Signals on your email account#

  • Unexpected password-reset emails for services you didn't ask to reset. Each one means an attacker tried to take over that account.
  • Login notifications from unfamiliar locations or devices. Most providers send these by default; don't dismiss them as noise.
  • Sent items you didn't send. Even one. Attackers often delete them, so spot-checking 'Sent' for things you don't remember is a useful audit.
  • Forwarding or filtering rules you didn't create. A common attacker move is to auto-forward incoming mail to themselves and then delete it before you see it.
  • Recovery email or phone number you don't recognise. Always check the security settings page once a quarter.

Signals on your phone#

  • Sudden 'No service' for more than a few minutes while other devices on the same carrier work fine. Treat as a SIM-swap until proven otherwise.
  • Unfamiliar profile or device-management certificates installed (iOS: Settings → General → VPN & Device Management).
  • Apps you don't remember installing.
  • Battery drain and warmth at idle. Sometimes caused by spyware running in the background.
  • Strange SMS messages received but mysteriously read.

Signals on your computer#

  • New browser extensions you didn't install.
  • Unexpected pop-ups asking you to 'verify' something after you arrive at a routine site.
  • CPU at 100% when you're not doing anything heavy. Could be a cryptominer.
  • A 'support' window that appears out of nowhere with a phone number to call. This is always a scam. Real OS-level support never works that way.

Signals on your bank or brokerage#

  • Logins you don't remember in the activity log.
  • Transactions you didn't make, especially small 'test' charges of $1-$5 followed by larger ones.
  • Mailing-address change confirmations you didn't request.
  • Statements that don't arrive when they normally would (the attacker may have changed the address to suppress notifications).

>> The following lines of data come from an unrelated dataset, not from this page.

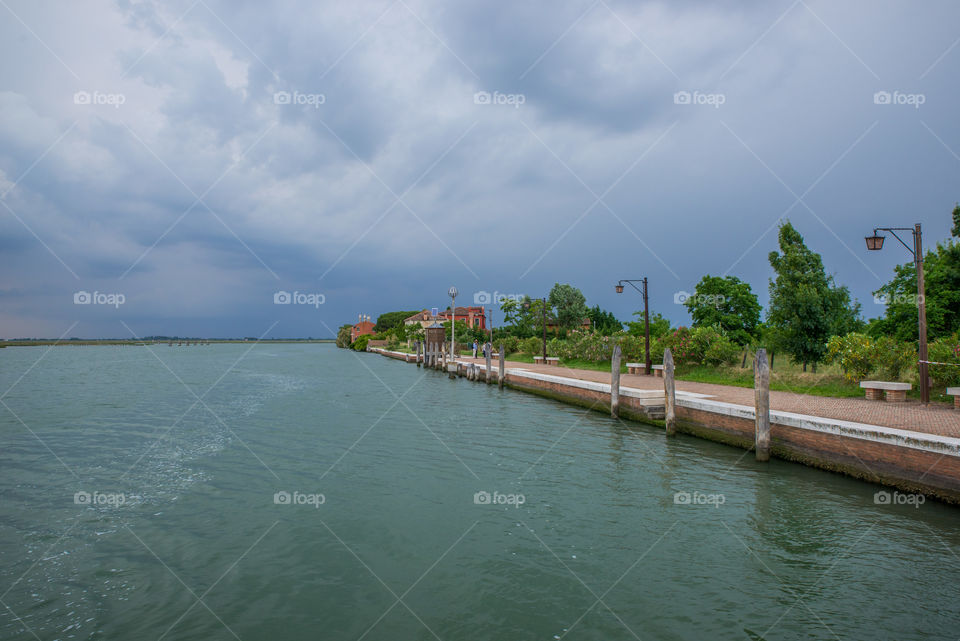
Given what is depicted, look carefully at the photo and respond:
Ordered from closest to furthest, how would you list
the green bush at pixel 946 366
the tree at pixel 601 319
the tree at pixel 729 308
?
the green bush at pixel 946 366 → the tree at pixel 729 308 → the tree at pixel 601 319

A signal worth special attention: 'cleanup' messages#

A particularly chilling pattern: you receive a message apparently from yourself — your own email or social account — apologizing for sending malware or claiming to be hacked. Attackers send this from your account after compromising it, to discourage your contacts from believing real follow-up warnings from you. If you see one of these to or from yourself, treat it as confirmation that your account is compromised.

The integrative check#

Once a quarter, spend 10 minutes:

  1. Open the security/activity page on your email, bank, primary social account, and password manager.
  2. Review login devices. Sign out anything you don't recognise.
  3. Check for unfamiliar recovery contacts or forwarding rules.
  4. Spot-check your Sent folder.

A quarterly review is your tripwire. Anything caught early is much cheaper to clean up.